→ Data excerpts:
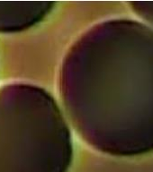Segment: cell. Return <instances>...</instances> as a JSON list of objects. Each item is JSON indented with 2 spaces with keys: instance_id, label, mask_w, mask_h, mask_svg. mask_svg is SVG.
I'll use <instances>...</instances> for the list:
<instances>
[{
  "instance_id": "1",
  "label": "cell",
  "mask_w": 153,
  "mask_h": 172,
  "mask_svg": "<svg viewBox=\"0 0 153 172\" xmlns=\"http://www.w3.org/2000/svg\"><path fill=\"white\" fill-rule=\"evenodd\" d=\"M72 139L52 97L27 84L0 89V172H66Z\"/></svg>"
},
{
  "instance_id": "2",
  "label": "cell",
  "mask_w": 153,
  "mask_h": 172,
  "mask_svg": "<svg viewBox=\"0 0 153 172\" xmlns=\"http://www.w3.org/2000/svg\"><path fill=\"white\" fill-rule=\"evenodd\" d=\"M53 5L50 2H0V33L31 28L49 15Z\"/></svg>"
}]
</instances>
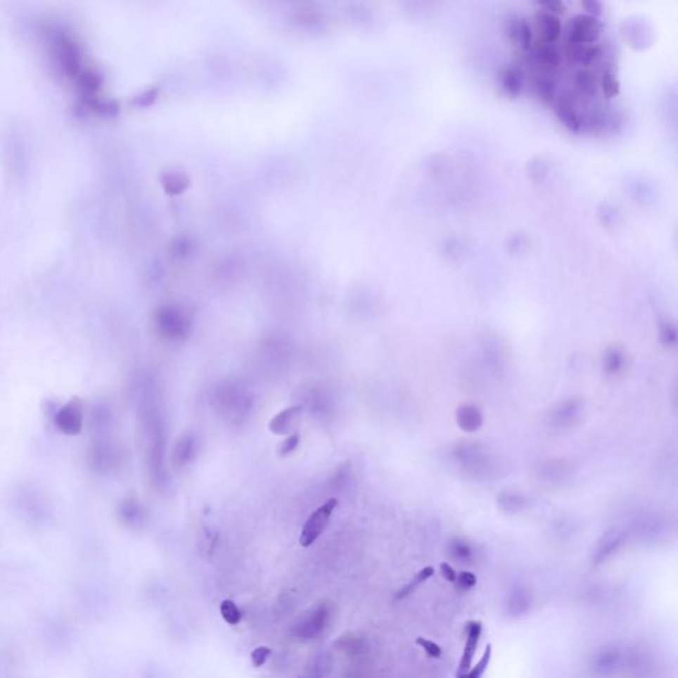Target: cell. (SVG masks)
I'll return each mask as SVG.
<instances>
[{"label": "cell", "mask_w": 678, "mask_h": 678, "mask_svg": "<svg viewBox=\"0 0 678 678\" xmlns=\"http://www.w3.org/2000/svg\"><path fill=\"white\" fill-rule=\"evenodd\" d=\"M537 4L542 7L543 11L553 13L555 16L565 12V4L561 0H544V1H538Z\"/></svg>", "instance_id": "32"}, {"label": "cell", "mask_w": 678, "mask_h": 678, "mask_svg": "<svg viewBox=\"0 0 678 678\" xmlns=\"http://www.w3.org/2000/svg\"><path fill=\"white\" fill-rule=\"evenodd\" d=\"M575 87L577 91L586 97H595L599 91V79L589 69H580L575 75Z\"/></svg>", "instance_id": "18"}, {"label": "cell", "mask_w": 678, "mask_h": 678, "mask_svg": "<svg viewBox=\"0 0 678 678\" xmlns=\"http://www.w3.org/2000/svg\"><path fill=\"white\" fill-rule=\"evenodd\" d=\"M624 538H625V534L618 527H612L604 532L594 549L592 563L600 565L604 561H607L610 555L616 553V550L622 546Z\"/></svg>", "instance_id": "10"}, {"label": "cell", "mask_w": 678, "mask_h": 678, "mask_svg": "<svg viewBox=\"0 0 678 678\" xmlns=\"http://www.w3.org/2000/svg\"><path fill=\"white\" fill-rule=\"evenodd\" d=\"M584 412V403L580 399H567L561 402L550 414V421L558 428L577 426Z\"/></svg>", "instance_id": "7"}, {"label": "cell", "mask_w": 678, "mask_h": 678, "mask_svg": "<svg viewBox=\"0 0 678 678\" xmlns=\"http://www.w3.org/2000/svg\"><path fill=\"white\" fill-rule=\"evenodd\" d=\"M504 32L511 44L520 46L523 52L532 48V31L530 24L518 16H510L504 25Z\"/></svg>", "instance_id": "8"}, {"label": "cell", "mask_w": 678, "mask_h": 678, "mask_svg": "<svg viewBox=\"0 0 678 678\" xmlns=\"http://www.w3.org/2000/svg\"><path fill=\"white\" fill-rule=\"evenodd\" d=\"M454 584L460 588V589H463V591H468V589H472V588L475 587V584H477V577H475L473 573L461 571L460 574H457V579H456Z\"/></svg>", "instance_id": "30"}, {"label": "cell", "mask_w": 678, "mask_h": 678, "mask_svg": "<svg viewBox=\"0 0 678 678\" xmlns=\"http://www.w3.org/2000/svg\"><path fill=\"white\" fill-rule=\"evenodd\" d=\"M220 613L224 622L232 627L238 625V622H241V610H238L234 600H223L220 604Z\"/></svg>", "instance_id": "25"}, {"label": "cell", "mask_w": 678, "mask_h": 678, "mask_svg": "<svg viewBox=\"0 0 678 678\" xmlns=\"http://www.w3.org/2000/svg\"><path fill=\"white\" fill-rule=\"evenodd\" d=\"M534 60L535 63L546 70H555L561 67L562 53L555 43H546L537 40L534 44Z\"/></svg>", "instance_id": "12"}, {"label": "cell", "mask_w": 678, "mask_h": 678, "mask_svg": "<svg viewBox=\"0 0 678 678\" xmlns=\"http://www.w3.org/2000/svg\"><path fill=\"white\" fill-rule=\"evenodd\" d=\"M298 678H300V677H298Z\"/></svg>", "instance_id": "37"}, {"label": "cell", "mask_w": 678, "mask_h": 678, "mask_svg": "<svg viewBox=\"0 0 678 678\" xmlns=\"http://www.w3.org/2000/svg\"><path fill=\"white\" fill-rule=\"evenodd\" d=\"M582 6L586 8V11L588 12L589 16L598 18L601 15V4L596 0H586V1L582 3Z\"/></svg>", "instance_id": "35"}, {"label": "cell", "mask_w": 678, "mask_h": 678, "mask_svg": "<svg viewBox=\"0 0 678 678\" xmlns=\"http://www.w3.org/2000/svg\"><path fill=\"white\" fill-rule=\"evenodd\" d=\"M660 339L665 346H676L677 342V328L673 322L664 321L660 325Z\"/></svg>", "instance_id": "27"}, {"label": "cell", "mask_w": 678, "mask_h": 678, "mask_svg": "<svg viewBox=\"0 0 678 678\" xmlns=\"http://www.w3.org/2000/svg\"><path fill=\"white\" fill-rule=\"evenodd\" d=\"M535 20H537V27H538L539 34L542 36L541 40L546 41V43H555L559 39L561 31H562V25H561V20H559L558 16H555L553 13H549V12L538 11L537 16H535Z\"/></svg>", "instance_id": "15"}, {"label": "cell", "mask_w": 678, "mask_h": 678, "mask_svg": "<svg viewBox=\"0 0 678 678\" xmlns=\"http://www.w3.org/2000/svg\"><path fill=\"white\" fill-rule=\"evenodd\" d=\"M565 57L571 64L591 65L601 55V46L592 44H577L567 41L565 48Z\"/></svg>", "instance_id": "13"}, {"label": "cell", "mask_w": 678, "mask_h": 678, "mask_svg": "<svg viewBox=\"0 0 678 678\" xmlns=\"http://www.w3.org/2000/svg\"><path fill=\"white\" fill-rule=\"evenodd\" d=\"M456 420H457V424L461 430L472 433V432H475V430L481 428L484 416H482L480 408L477 406L471 404V403H465V404H461L460 407L457 408Z\"/></svg>", "instance_id": "14"}, {"label": "cell", "mask_w": 678, "mask_h": 678, "mask_svg": "<svg viewBox=\"0 0 678 678\" xmlns=\"http://www.w3.org/2000/svg\"><path fill=\"white\" fill-rule=\"evenodd\" d=\"M456 457L459 463H463V469L468 473L475 475H484L492 473L489 456L482 452L477 445L465 444L456 449Z\"/></svg>", "instance_id": "6"}, {"label": "cell", "mask_w": 678, "mask_h": 678, "mask_svg": "<svg viewBox=\"0 0 678 678\" xmlns=\"http://www.w3.org/2000/svg\"><path fill=\"white\" fill-rule=\"evenodd\" d=\"M433 575H435V568H433L432 565H427V567L421 568L418 574L415 575V577H412V579L408 582L407 584H404L403 587L400 588V589L396 592V599L403 600L408 598V596H411L420 586H423L424 583H427Z\"/></svg>", "instance_id": "19"}, {"label": "cell", "mask_w": 678, "mask_h": 678, "mask_svg": "<svg viewBox=\"0 0 678 678\" xmlns=\"http://www.w3.org/2000/svg\"><path fill=\"white\" fill-rule=\"evenodd\" d=\"M297 444H298V436L294 435L292 437H289L288 440L283 441V444L279 445V453H280L281 456H285V454L292 452Z\"/></svg>", "instance_id": "36"}, {"label": "cell", "mask_w": 678, "mask_h": 678, "mask_svg": "<svg viewBox=\"0 0 678 678\" xmlns=\"http://www.w3.org/2000/svg\"><path fill=\"white\" fill-rule=\"evenodd\" d=\"M523 81V72L517 65H509L501 73V88L509 98H517L520 96Z\"/></svg>", "instance_id": "16"}, {"label": "cell", "mask_w": 678, "mask_h": 678, "mask_svg": "<svg viewBox=\"0 0 678 678\" xmlns=\"http://www.w3.org/2000/svg\"><path fill=\"white\" fill-rule=\"evenodd\" d=\"M337 505H338V499L330 498L322 506H319L316 511L310 514L300 535V544L302 547L312 546L319 538V535L325 530L328 520L334 509L337 508Z\"/></svg>", "instance_id": "3"}, {"label": "cell", "mask_w": 678, "mask_h": 678, "mask_svg": "<svg viewBox=\"0 0 678 678\" xmlns=\"http://www.w3.org/2000/svg\"><path fill=\"white\" fill-rule=\"evenodd\" d=\"M416 644H418L427 655L432 657V658H440L441 655H442L440 645L435 643V641H432L430 639L418 637V639H416Z\"/></svg>", "instance_id": "28"}, {"label": "cell", "mask_w": 678, "mask_h": 678, "mask_svg": "<svg viewBox=\"0 0 678 678\" xmlns=\"http://www.w3.org/2000/svg\"><path fill=\"white\" fill-rule=\"evenodd\" d=\"M498 505L506 513H518L527 506V499L517 492H502L497 498Z\"/></svg>", "instance_id": "20"}, {"label": "cell", "mask_w": 678, "mask_h": 678, "mask_svg": "<svg viewBox=\"0 0 678 678\" xmlns=\"http://www.w3.org/2000/svg\"><path fill=\"white\" fill-rule=\"evenodd\" d=\"M601 24L599 20L589 15H577L568 24V39L570 43L577 44H591L599 37Z\"/></svg>", "instance_id": "5"}, {"label": "cell", "mask_w": 678, "mask_h": 678, "mask_svg": "<svg viewBox=\"0 0 678 678\" xmlns=\"http://www.w3.org/2000/svg\"><path fill=\"white\" fill-rule=\"evenodd\" d=\"M534 91L539 101L544 105L554 103L556 97V85L554 79L549 77H538L534 79Z\"/></svg>", "instance_id": "21"}, {"label": "cell", "mask_w": 678, "mask_h": 678, "mask_svg": "<svg viewBox=\"0 0 678 678\" xmlns=\"http://www.w3.org/2000/svg\"><path fill=\"white\" fill-rule=\"evenodd\" d=\"M546 174H547V167L544 166V160H541V159L532 160V166H530V177L532 179L535 181H542Z\"/></svg>", "instance_id": "33"}, {"label": "cell", "mask_w": 678, "mask_h": 678, "mask_svg": "<svg viewBox=\"0 0 678 678\" xmlns=\"http://www.w3.org/2000/svg\"><path fill=\"white\" fill-rule=\"evenodd\" d=\"M627 364L625 351L620 346H610L603 355V369L608 375L622 373Z\"/></svg>", "instance_id": "17"}, {"label": "cell", "mask_w": 678, "mask_h": 678, "mask_svg": "<svg viewBox=\"0 0 678 678\" xmlns=\"http://www.w3.org/2000/svg\"><path fill=\"white\" fill-rule=\"evenodd\" d=\"M87 463L91 471L102 475L114 471L118 463V453L113 442L103 437L91 441L87 449Z\"/></svg>", "instance_id": "2"}, {"label": "cell", "mask_w": 678, "mask_h": 678, "mask_svg": "<svg viewBox=\"0 0 678 678\" xmlns=\"http://www.w3.org/2000/svg\"><path fill=\"white\" fill-rule=\"evenodd\" d=\"M271 655V651L267 646H257L250 652V661L255 667H261Z\"/></svg>", "instance_id": "31"}, {"label": "cell", "mask_w": 678, "mask_h": 678, "mask_svg": "<svg viewBox=\"0 0 678 678\" xmlns=\"http://www.w3.org/2000/svg\"><path fill=\"white\" fill-rule=\"evenodd\" d=\"M481 634H482V622L473 620V622L468 624L466 639H465L461 660H460V664H459L457 677H463V674H466L469 672V669L472 667Z\"/></svg>", "instance_id": "9"}, {"label": "cell", "mask_w": 678, "mask_h": 678, "mask_svg": "<svg viewBox=\"0 0 678 678\" xmlns=\"http://www.w3.org/2000/svg\"><path fill=\"white\" fill-rule=\"evenodd\" d=\"M120 517L124 520L126 525H136L139 517H141V510L134 499H124L120 506Z\"/></svg>", "instance_id": "24"}, {"label": "cell", "mask_w": 678, "mask_h": 678, "mask_svg": "<svg viewBox=\"0 0 678 678\" xmlns=\"http://www.w3.org/2000/svg\"><path fill=\"white\" fill-rule=\"evenodd\" d=\"M530 606H532V600L529 596V592L520 588L511 594L509 600L508 612L511 616H520L529 610Z\"/></svg>", "instance_id": "22"}, {"label": "cell", "mask_w": 678, "mask_h": 678, "mask_svg": "<svg viewBox=\"0 0 678 678\" xmlns=\"http://www.w3.org/2000/svg\"><path fill=\"white\" fill-rule=\"evenodd\" d=\"M13 505L25 520L34 523H44L51 516L46 496L34 486H20L15 492Z\"/></svg>", "instance_id": "1"}, {"label": "cell", "mask_w": 678, "mask_h": 678, "mask_svg": "<svg viewBox=\"0 0 678 678\" xmlns=\"http://www.w3.org/2000/svg\"><path fill=\"white\" fill-rule=\"evenodd\" d=\"M490 658H492V645H487L484 653L481 655V658H480V661L475 664V667H471L469 672L466 674H463V677L457 678H482L486 669L490 664Z\"/></svg>", "instance_id": "26"}, {"label": "cell", "mask_w": 678, "mask_h": 678, "mask_svg": "<svg viewBox=\"0 0 678 678\" xmlns=\"http://www.w3.org/2000/svg\"><path fill=\"white\" fill-rule=\"evenodd\" d=\"M452 551L454 558L460 559V561H463V563H465L466 561L471 559L472 556V547L465 542V541H461V539H456L452 544Z\"/></svg>", "instance_id": "29"}, {"label": "cell", "mask_w": 678, "mask_h": 678, "mask_svg": "<svg viewBox=\"0 0 678 678\" xmlns=\"http://www.w3.org/2000/svg\"><path fill=\"white\" fill-rule=\"evenodd\" d=\"M599 87L607 98H613L620 93V82L616 79L613 70L610 68L603 70L599 79Z\"/></svg>", "instance_id": "23"}, {"label": "cell", "mask_w": 678, "mask_h": 678, "mask_svg": "<svg viewBox=\"0 0 678 678\" xmlns=\"http://www.w3.org/2000/svg\"><path fill=\"white\" fill-rule=\"evenodd\" d=\"M555 114L559 122L565 126L568 132L579 133L582 130V120L575 109L574 101L568 96H562L555 102Z\"/></svg>", "instance_id": "11"}, {"label": "cell", "mask_w": 678, "mask_h": 678, "mask_svg": "<svg viewBox=\"0 0 678 678\" xmlns=\"http://www.w3.org/2000/svg\"><path fill=\"white\" fill-rule=\"evenodd\" d=\"M57 430L69 436L79 435L84 428L85 412L84 404L79 397H73L67 404L60 408L53 418Z\"/></svg>", "instance_id": "4"}, {"label": "cell", "mask_w": 678, "mask_h": 678, "mask_svg": "<svg viewBox=\"0 0 678 678\" xmlns=\"http://www.w3.org/2000/svg\"><path fill=\"white\" fill-rule=\"evenodd\" d=\"M440 574L441 577H444L447 582L454 584V582H456V579H457V573H456V570L453 568L452 565L447 563V562L441 563Z\"/></svg>", "instance_id": "34"}]
</instances>
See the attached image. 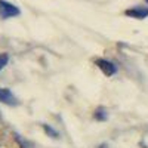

→ Exercise directions: Express the items as a Markdown table with the columns n and Line, giving each line its row number and leaving out blank lines and the pictures. Start at the first line of the items and stop after the line that contains "I'll use <instances>...</instances>".

→ The output:
| n | Line |
|---|---|
| 1 | Segment: cell. Return <instances>...</instances> as a JSON list of objects. Each item is JSON indented with 2 spaces with keys: instance_id, label, mask_w, mask_h, mask_svg. mask_svg is SVG. |
| 2 | I'll use <instances>...</instances> for the list: |